═════ SOURCE DATA

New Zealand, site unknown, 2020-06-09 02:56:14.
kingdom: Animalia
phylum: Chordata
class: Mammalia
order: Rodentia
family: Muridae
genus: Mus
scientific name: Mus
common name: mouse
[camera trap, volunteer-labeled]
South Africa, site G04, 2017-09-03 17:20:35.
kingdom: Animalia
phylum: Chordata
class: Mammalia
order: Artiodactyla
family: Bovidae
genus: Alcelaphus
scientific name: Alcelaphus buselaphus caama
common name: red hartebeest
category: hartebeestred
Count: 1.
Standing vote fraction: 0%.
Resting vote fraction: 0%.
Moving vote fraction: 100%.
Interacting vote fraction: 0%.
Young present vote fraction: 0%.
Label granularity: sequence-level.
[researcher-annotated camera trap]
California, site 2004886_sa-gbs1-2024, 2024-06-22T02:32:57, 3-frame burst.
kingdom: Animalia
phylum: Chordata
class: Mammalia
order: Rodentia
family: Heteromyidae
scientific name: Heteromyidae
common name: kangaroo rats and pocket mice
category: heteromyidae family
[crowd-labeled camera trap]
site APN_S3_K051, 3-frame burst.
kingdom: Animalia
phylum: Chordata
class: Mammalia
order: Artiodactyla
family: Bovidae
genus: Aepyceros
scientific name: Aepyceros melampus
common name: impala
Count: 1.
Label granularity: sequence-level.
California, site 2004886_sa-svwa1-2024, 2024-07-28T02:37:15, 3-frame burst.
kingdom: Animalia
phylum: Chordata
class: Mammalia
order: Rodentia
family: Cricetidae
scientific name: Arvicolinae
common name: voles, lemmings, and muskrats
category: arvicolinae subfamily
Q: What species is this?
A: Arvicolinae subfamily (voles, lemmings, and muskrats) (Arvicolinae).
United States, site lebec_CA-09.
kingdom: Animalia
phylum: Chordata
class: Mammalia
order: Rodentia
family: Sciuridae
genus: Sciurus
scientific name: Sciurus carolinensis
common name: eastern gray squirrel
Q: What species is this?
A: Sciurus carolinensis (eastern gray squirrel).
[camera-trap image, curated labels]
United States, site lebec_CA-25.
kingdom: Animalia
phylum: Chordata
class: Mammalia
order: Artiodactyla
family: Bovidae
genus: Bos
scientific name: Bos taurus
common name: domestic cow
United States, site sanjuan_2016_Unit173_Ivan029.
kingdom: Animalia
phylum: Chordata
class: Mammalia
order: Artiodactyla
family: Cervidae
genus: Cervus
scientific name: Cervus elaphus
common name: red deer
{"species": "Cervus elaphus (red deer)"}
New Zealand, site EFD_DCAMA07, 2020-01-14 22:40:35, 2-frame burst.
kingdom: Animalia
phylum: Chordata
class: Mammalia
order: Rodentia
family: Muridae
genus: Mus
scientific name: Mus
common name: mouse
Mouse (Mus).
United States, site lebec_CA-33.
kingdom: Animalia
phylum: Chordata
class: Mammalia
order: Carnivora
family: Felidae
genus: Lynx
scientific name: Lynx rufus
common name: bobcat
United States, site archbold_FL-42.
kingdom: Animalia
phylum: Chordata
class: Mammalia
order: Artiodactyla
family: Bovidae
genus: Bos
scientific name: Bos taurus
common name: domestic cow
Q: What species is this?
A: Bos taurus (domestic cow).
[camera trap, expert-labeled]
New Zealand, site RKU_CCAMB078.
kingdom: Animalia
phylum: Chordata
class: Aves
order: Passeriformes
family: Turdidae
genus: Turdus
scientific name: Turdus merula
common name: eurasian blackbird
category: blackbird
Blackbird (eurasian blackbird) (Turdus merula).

══════════

# [WHAT THE TASK REQUIRES]
For each line in the records that holds "Zealand", show that line as it stands.

# [SOLUTION FOR THIS PROBLEM]
New Zealand, site unknown, 2020-06-09 02:56:14.
New Zealand, site EFD_DCAMA07, 2020-01-14 22:40:35, 2-frame burst.
New Zealand, site RKU_CCAMB078.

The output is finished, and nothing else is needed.